The sound of chatter filled the cabin, Rice teasing Raya about his post-match post on IG, Zinchenko already snoring against the window, and Martinelli trying to FaceTime his family.
Amid the noise, Nwaneri rubbed his palms together with the kind of grin that made the others wary.
"I can’t wait for the parade through London," he said, eyes gleaming as though he could already see the confetti, the open-top bus, the crowd of thousands.
"It’s gonna be mad. I’m talking roads closed, fireworks, everything."
At the front of the cabin, Arteta turned slightly in his seat, one eyebrow raised.
"Sure," he said flatly.
The single word carried just enough weight to make Nwaneri’s grin falter.
He frowned, leaning toward Lewis-Skelly beside him. "What does sure mean like that?"
Skelly shrugged, suppressing a laugh. "Means he’s already planning training, bro."

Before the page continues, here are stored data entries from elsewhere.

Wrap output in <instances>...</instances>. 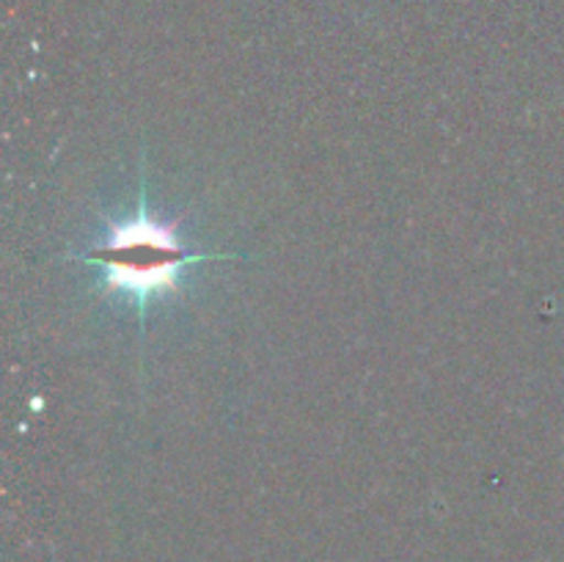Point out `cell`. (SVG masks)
<instances>
[{"label": "cell", "mask_w": 564, "mask_h": 562, "mask_svg": "<svg viewBox=\"0 0 564 562\" xmlns=\"http://www.w3.org/2000/svg\"><path fill=\"white\" fill-rule=\"evenodd\" d=\"M202 259L207 257L187 251L176 240V224H163L149 213L147 187H141L138 213L116 224L108 240L86 253V262L105 270V290L135 298L141 317L152 298L180 292L182 270Z\"/></svg>", "instance_id": "obj_1"}]
</instances>
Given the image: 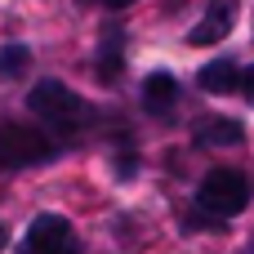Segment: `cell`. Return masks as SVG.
Returning a JSON list of instances; mask_svg holds the SVG:
<instances>
[{"instance_id": "obj_10", "label": "cell", "mask_w": 254, "mask_h": 254, "mask_svg": "<svg viewBox=\"0 0 254 254\" xmlns=\"http://www.w3.org/2000/svg\"><path fill=\"white\" fill-rule=\"evenodd\" d=\"M241 89H246V98L254 103V67H250V71H241Z\"/></svg>"}, {"instance_id": "obj_5", "label": "cell", "mask_w": 254, "mask_h": 254, "mask_svg": "<svg viewBox=\"0 0 254 254\" xmlns=\"http://www.w3.org/2000/svg\"><path fill=\"white\" fill-rule=\"evenodd\" d=\"M232 22H237V0H214V4L205 9V18L188 31V40H192V45H219V40L232 31Z\"/></svg>"}, {"instance_id": "obj_8", "label": "cell", "mask_w": 254, "mask_h": 254, "mask_svg": "<svg viewBox=\"0 0 254 254\" xmlns=\"http://www.w3.org/2000/svg\"><path fill=\"white\" fill-rule=\"evenodd\" d=\"M174 98H179V85L170 71H152L143 80V107L147 112H165V107H174Z\"/></svg>"}, {"instance_id": "obj_6", "label": "cell", "mask_w": 254, "mask_h": 254, "mask_svg": "<svg viewBox=\"0 0 254 254\" xmlns=\"http://www.w3.org/2000/svg\"><path fill=\"white\" fill-rule=\"evenodd\" d=\"M196 85H201L205 94H232V89H241V71H237L232 58H214V63L201 67Z\"/></svg>"}, {"instance_id": "obj_2", "label": "cell", "mask_w": 254, "mask_h": 254, "mask_svg": "<svg viewBox=\"0 0 254 254\" xmlns=\"http://www.w3.org/2000/svg\"><path fill=\"white\" fill-rule=\"evenodd\" d=\"M196 201H201L205 214H214V219H232V214H241V210L250 205V183H246L241 170H228V165H223V170H210V174L201 179Z\"/></svg>"}, {"instance_id": "obj_12", "label": "cell", "mask_w": 254, "mask_h": 254, "mask_svg": "<svg viewBox=\"0 0 254 254\" xmlns=\"http://www.w3.org/2000/svg\"><path fill=\"white\" fill-rule=\"evenodd\" d=\"M4 241H9V228H4V223H0V250H4Z\"/></svg>"}, {"instance_id": "obj_4", "label": "cell", "mask_w": 254, "mask_h": 254, "mask_svg": "<svg viewBox=\"0 0 254 254\" xmlns=\"http://www.w3.org/2000/svg\"><path fill=\"white\" fill-rule=\"evenodd\" d=\"M22 254H80V241L63 214H36L22 237Z\"/></svg>"}, {"instance_id": "obj_3", "label": "cell", "mask_w": 254, "mask_h": 254, "mask_svg": "<svg viewBox=\"0 0 254 254\" xmlns=\"http://www.w3.org/2000/svg\"><path fill=\"white\" fill-rule=\"evenodd\" d=\"M54 156V138L36 125L9 121L0 125V170H27V165H45Z\"/></svg>"}, {"instance_id": "obj_11", "label": "cell", "mask_w": 254, "mask_h": 254, "mask_svg": "<svg viewBox=\"0 0 254 254\" xmlns=\"http://www.w3.org/2000/svg\"><path fill=\"white\" fill-rule=\"evenodd\" d=\"M107 9H129V4H138V0H103Z\"/></svg>"}, {"instance_id": "obj_1", "label": "cell", "mask_w": 254, "mask_h": 254, "mask_svg": "<svg viewBox=\"0 0 254 254\" xmlns=\"http://www.w3.org/2000/svg\"><path fill=\"white\" fill-rule=\"evenodd\" d=\"M27 107H31V116H40L45 125H54L58 134H80L85 121H89L85 98H80L71 85H63V80H40V85H31Z\"/></svg>"}, {"instance_id": "obj_7", "label": "cell", "mask_w": 254, "mask_h": 254, "mask_svg": "<svg viewBox=\"0 0 254 254\" xmlns=\"http://www.w3.org/2000/svg\"><path fill=\"white\" fill-rule=\"evenodd\" d=\"M241 138H246V129L232 116H205L196 129V143H205V147H237Z\"/></svg>"}, {"instance_id": "obj_9", "label": "cell", "mask_w": 254, "mask_h": 254, "mask_svg": "<svg viewBox=\"0 0 254 254\" xmlns=\"http://www.w3.org/2000/svg\"><path fill=\"white\" fill-rule=\"evenodd\" d=\"M31 67V49L27 45H4L0 49V76H22Z\"/></svg>"}]
</instances>
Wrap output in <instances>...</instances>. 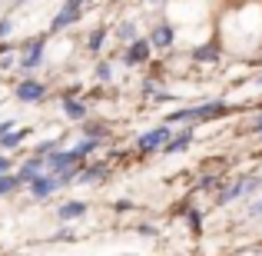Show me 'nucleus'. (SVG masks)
Here are the masks:
<instances>
[{"label":"nucleus","mask_w":262,"mask_h":256,"mask_svg":"<svg viewBox=\"0 0 262 256\" xmlns=\"http://www.w3.org/2000/svg\"><path fill=\"white\" fill-rule=\"evenodd\" d=\"M229 113V103L223 100H206V103H192V107H179L173 113H166L169 127H176V123H206V120H219V116Z\"/></svg>","instance_id":"nucleus-1"},{"label":"nucleus","mask_w":262,"mask_h":256,"mask_svg":"<svg viewBox=\"0 0 262 256\" xmlns=\"http://www.w3.org/2000/svg\"><path fill=\"white\" fill-rule=\"evenodd\" d=\"M169 136H173V127H169V123H156V127L143 130V133L133 140V153L143 156V160L153 156V153H163V147L169 143Z\"/></svg>","instance_id":"nucleus-2"},{"label":"nucleus","mask_w":262,"mask_h":256,"mask_svg":"<svg viewBox=\"0 0 262 256\" xmlns=\"http://www.w3.org/2000/svg\"><path fill=\"white\" fill-rule=\"evenodd\" d=\"M47 60V37L40 33V37H30L24 47L17 50V70L24 73V77H30L33 70H40Z\"/></svg>","instance_id":"nucleus-3"},{"label":"nucleus","mask_w":262,"mask_h":256,"mask_svg":"<svg viewBox=\"0 0 262 256\" xmlns=\"http://www.w3.org/2000/svg\"><path fill=\"white\" fill-rule=\"evenodd\" d=\"M50 96V84H43L40 77H20L13 84V100L24 103V107H40Z\"/></svg>","instance_id":"nucleus-4"},{"label":"nucleus","mask_w":262,"mask_h":256,"mask_svg":"<svg viewBox=\"0 0 262 256\" xmlns=\"http://www.w3.org/2000/svg\"><path fill=\"white\" fill-rule=\"evenodd\" d=\"M83 7H86V0H63L60 10L53 13L47 33H63V30H70L73 24H80V20H83Z\"/></svg>","instance_id":"nucleus-5"},{"label":"nucleus","mask_w":262,"mask_h":256,"mask_svg":"<svg viewBox=\"0 0 262 256\" xmlns=\"http://www.w3.org/2000/svg\"><path fill=\"white\" fill-rule=\"evenodd\" d=\"M153 44H149L146 37H136L133 44H126L123 47V53H120V60H123V67H129V70H133V67H146L149 60H153Z\"/></svg>","instance_id":"nucleus-6"},{"label":"nucleus","mask_w":262,"mask_h":256,"mask_svg":"<svg viewBox=\"0 0 262 256\" xmlns=\"http://www.w3.org/2000/svg\"><path fill=\"white\" fill-rule=\"evenodd\" d=\"M83 156H77L70 147H60V150H53L50 156H47V173H63V170H77V167H83Z\"/></svg>","instance_id":"nucleus-7"},{"label":"nucleus","mask_w":262,"mask_h":256,"mask_svg":"<svg viewBox=\"0 0 262 256\" xmlns=\"http://www.w3.org/2000/svg\"><path fill=\"white\" fill-rule=\"evenodd\" d=\"M24 190L30 193V200L43 203V200H50V196H57V193H60V183H57V176H53V173H43V176L30 180V183H27Z\"/></svg>","instance_id":"nucleus-8"},{"label":"nucleus","mask_w":262,"mask_h":256,"mask_svg":"<svg viewBox=\"0 0 262 256\" xmlns=\"http://www.w3.org/2000/svg\"><path fill=\"white\" fill-rule=\"evenodd\" d=\"M106 176H110V163H106V160H86L83 167H80V173H77V183H83V186H100Z\"/></svg>","instance_id":"nucleus-9"},{"label":"nucleus","mask_w":262,"mask_h":256,"mask_svg":"<svg viewBox=\"0 0 262 256\" xmlns=\"http://www.w3.org/2000/svg\"><path fill=\"white\" fill-rule=\"evenodd\" d=\"M60 113H63L70 123H83L86 116H90L86 96H60Z\"/></svg>","instance_id":"nucleus-10"},{"label":"nucleus","mask_w":262,"mask_h":256,"mask_svg":"<svg viewBox=\"0 0 262 256\" xmlns=\"http://www.w3.org/2000/svg\"><path fill=\"white\" fill-rule=\"evenodd\" d=\"M90 213V206H86V200H63V203L57 206V223H63V226H70V223H80Z\"/></svg>","instance_id":"nucleus-11"},{"label":"nucleus","mask_w":262,"mask_h":256,"mask_svg":"<svg viewBox=\"0 0 262 256\" xmlns=\"http://www.w3.org/2000/svg\"><path fill=\"white\" fill-rule=\"evenodd\" d=\"M13 173H17V176H20V183H30V180H37V176H43V173H47V156H24V160H20L17 163V170H13Z\"/></svg>","instance_id":"nucleus-12"},{"label":"nucleus","mask_w":262,"mask_h":256,"mask_svg":"<svg viewBox=\"0 0 262 256\" xmlns=\"http://www.w3.org/2000/svg\"><path fill=\"white\" fill-rule=\"evenodd\" d=\"M149 44H153V50L160 53V50H173V44H176V27L173 24H166V20H160V24L149 30Z\"/></svg>","instance_id":"nucleus-13"},{"label":"nucleus","mask_w":262,"mask_h":256,"mask_svg":"<svg viewBox=\"0 0 262 256\" xmlns=\"http://www.w3.org/2000/svg\"><path fill=\"white\" fill-rule=\"evenodd\" d=\"M80 136H86V140H96L103 147V143L113 136V130H110L106 120H96V116H86L83 123H80Z\"/></svg>","instance_id":"nucleus-14"},{"label":"nucleus","mask_w":262,"mask_h":256,"mask_svg":"<svg viewBox=\"0 0 262 256\" xmlns=\"http://www.w3.org/2000/svg\"><path fill=\"white\" fill-rule=\"evenodd\" d=\"M189 147H192V127H183V130H173L169 143L163 147V153H166V156H179V153H186Z\"/></svg>","instance_id":"nucleus-15"},{"label":"nucleus","mask_w":262,"mask_h":256,"mask_svg":"<svg viewBox=\"0 0 262 256\" xmlns=\"http://www.w3.org/2000/svg\"><path fill=\"white\" fill-rule=\"evenodd\" d=\"M27 136H30V127H13L10 133L0 136V153H13V150H20L27 143Z\"/></svg>","instance_id":"nucleus-16"},{"label":"nucleus","mask_w":262,"mask_h":256,"mask_svg":"<svg viewBox=\"0 0 262 256\" xmlns=\"http://www.w3.org/2000/svg\"><path fill=\"white\" fill-rule=\"evenodd\" d=\"M106 40H110V27H103V24L93 27V30L86 33V53L100 60V53H103V47H106Z\"/></svg>","instance_id":"nucleus-17"},{"label":"nucleus","mask_w":262,"mask_h":256,"mask_svg":"<svg viewBox=\"0 0 262 256\" xmlns=\"http://www.w3.org/2000/svg\"><path fill=\"white\" fill-rule=\"evenodd\" d=\"M113 37L120 40V47L133 44V40L140 37V27H136V20H120V24H116V30H113Z\"/></svg>","instance_id":"nucleus-18"},{"label":"nucleus","mask_w":262,"mask_h":256,"mask_svg":"<svg viewBox=\"0 0 262 256\" xmlns=\"http://www.w3.org/2000/svg\"><path fill=\"white\" fill-rule=\"evenodd\" d=\"M113 77H116V67H113V60L100 57V60L93 64V80H96V84H113Z\"/></svg>","instance_id":"nucleus-19"},{"label":"nucleus","mask_w":262,"mask_h":256,"mask_svg":"<svg viewBox=\"0 0 262 256\" xmlns=\"http://www.w3.org/2000/svg\"><path fill=\"white\" fill-rule=\"evenodd\" d=\"M20 190H24V183H20L17 173H0V200L13 196V193H20Z\"/></svg>","instance_id":"nucleus-20"},{"label":"nucleus","mask_w":262,"mask_h":256,"mask_svg":"<svg viewBox=\"0 0 262 256\" xmlns=\"http://www.w3.org/2000/svg\"><path fill=\"white\" fill-rule=\"evenodd\" d=\"M189 57H192V64H216L219 60V47L216 44H203V47H196Z\"/></svg>","instance_id":"nucleus-21"},{"label":"nucleus","mask_w":262,"mask_h":256,"mask_svg":"<svg viewBox=\"0 0 262 256\" xmlns=\"http://www.w3.org/2000/svg\"><path fill=\"white\" fill-rule=\"evenodd\" d=\"M239 196H246V180H236V183H229L223 193H219V206H226V203H232V200H239Z\"/></svg>","instance_id":"nucleus-22"},{"label":"nucleus","mask_w":262,"mask_h":256,"mask_svg":"<svg viewBox=\"0 0 262 256\" xmlns=\"http://www.w3.org/2000/svg\"><path fill=\"white\" fill-rule=\"evenodd\" d=\"M70 150H73L77 156H83V160H93V153L100 150V143H96V140H86V136H80V140L73 143Z\"/></svg>","instance_id":"nucleus-23"},{"label":"nucleus","mask_w":262,"mask_h":256,"mask_svg":"<svg viewBox=\"0 0 262 256\" xmlns=\"http://www.w3.org/2000/svg\"><path fill=\"white\" fill-rule=\"evenodd\" d=\"M53 150H60V140H57V136H47V140H40L37 147L30 150V153H33V156H50Z\"/></svg>","instance_id":"nucleus-24"},{"label":"nucleus","mask_w":262,"mask_h":256,"mask_svg":"<svg viewBox=\"0 0 262 256\" xmlns=\"http://www.w3.org/2000/svg\"><path fill=\"white\" fill-rule=\"evenodd\" d=\"M17 170V160L10 153H0V173H13Z\"/></svg>","instance_id":"nucleus-25"},{"label":"nucleus","mask_w":262,"mask_h":256,"mask_svg":"<svg viewBox=\"0 0 262 256\" xmlns=\"http://www.w3.org/2000/svg\"><path fill=\"white\" fill-rule=\"evenodd\" d=\"M13 67H17V50H13V53H4V57H0V73H4V70H13Z\"/></svg>","instance_id":"nucleus-26"},{"label":"nucleus","mask_w":262,"mask_h":256,"mask_svg":"<svg viewBox=\"0 0 262 256\" xmlns=\"http://www.w3.org/2000/svg\"><path fill=\"white\" fill-rule=\"evenodd\" d=\"M129 210H136L133 200H116V203H113V213H120V216H123V213H129Z\"/></svg>","instance_id":"nucleus-27"},{"label":"nucleus","mask_w":262,"mask_h":256,"mask_svg":"<svg viewBox=\"0 0 262 256\" xmlns=\"http://www.w3.org/2000/svg\"><path fill=\"white\" fill-rule=\"evenodd\" d=\"M13 33V20L10 17H0V40H7Z\"/></svg>","instance_id":"nucleus-28"},{"label":"nucleus","mask_w":262,"mask_h":256,"mask_svg":"<svg viewBox=\"0 0 262 256\" xmlns=\"http://www.w3.org/2000/svg\"><path fill=\"white\" fill-rule=\"evenodd\" d=\"M249 216H252V220H262V196H259V200H252V206H249Z\"/></svg>","instance_id":"nucleus-29"},{"label":"nucleus","mask_w":262,"mask_h":256,"mask_svg":"<svg viewBox=\"0 0 262 256\" xmlns=\"http://www.w3.org/2000/svg\"><path fill=\"white\" fill-rule=\"evenodd\" d=\"M136 233H143V237H156L160 230H156L153 223H140V226H136Z\"/></svg>","instance_id":"nucleus-30"},{"label":"nucleus","mask_w":262,"mask_h":256,"mask_svg":"<svg viewBox=\"0 0 262 256\" xmlns=\"http://www.w3.org/2000/svg\"><path fill=\"white\" fill-rule=\"evenodd\" d=\"M57 240H60V243H70V240H77V237H73L70 226H63V230H57Z\"/></svg>","instance_id":"nucleus-31"},{"label":"nucleus","mask_w":262,"mask_h":256,"mask_svg":"<svg viewBox=\"0 0 262 256\" xmlns=\"http://www.w3.org/2000/svg\"><path fill=\"white\" fill-rule=\"evenodd\" d=\"M13 127H17V120H10V116H7V120H0V136H4V133H10Z\"/></svg>","instance_id":"nucleus-32"},{"label":"nucleus","mask_w":262,"mask_h":256,"mask_svg":"<svg viewBox=\"0 0 262 256\" xmlns=\"http://www.w3.org/2000/svg\"><path fill=\"white\" fill-rule=\"evenodd\" d=\"M13 50H17V47H13L10 40H0V57H4V53H13Z\"/></svg>","instance_id":"nucleus-33"},{"label":"nucleus","mask_w":262,"mask_h":256,"mask_svg":"<svg viewBox=\"0 0 262 256\" xmlns=\"http://www.w3.org/2000/svg\"><path fill=\"white\" fill-rule=\"evenodd\" d=\"M252 133L262 136V116H256V123H252Z\"/></svg>","instance_id":"nucleus-34"},{"label":"nucleus","mask_w":262,"mask_h":256,"mask_svg":"<svg viewBox=\"0 0 262 256\" xmlns=\"http://www.w3.org/2000/svg\"><path fill=\"white\" fill-rule=\"evenodd\" d=\"M256 190H262V176H256Z\"/></svg>","instance_id":"nucleus-35"},{"label":"nucleus","mask_w":262,"mask_h":256,"mask_svg":"<svg viewBox=\"0 0 262 256\" xmlns=\"http://www.w3.org/2000/svg\"><path fill=\"white\" fill-rule=\"evenodd\" d=\"M116 256H129V253H116Z\"/></svg>","instance_id":"nucleus-36"},{"label":"nucleus","mask_w":262,"mask_h":256,"mask_svg":"<svg viewBox=\"0 0 262 256\" xmlns=\"http://www.w3.org/2000/svg\"><path fill=\"white\" fill-rule=\"evenodd\" d=\"M259 84H262V80H259Z\"/></svg>","instance_id":"nucleus-37"}]
</instances>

Nwaneri groaned, sinking back into his seat.
"Man, can’t we at least land before the lectures start?"
Izan laughed under his breath, glancing out the window as the engines began to hum louder.
The runway lights blinked in rhythm outside, and for a fleeting moment, everything felt still, the world below quiet, the sky waiting.
Champions of Europe, on their way home.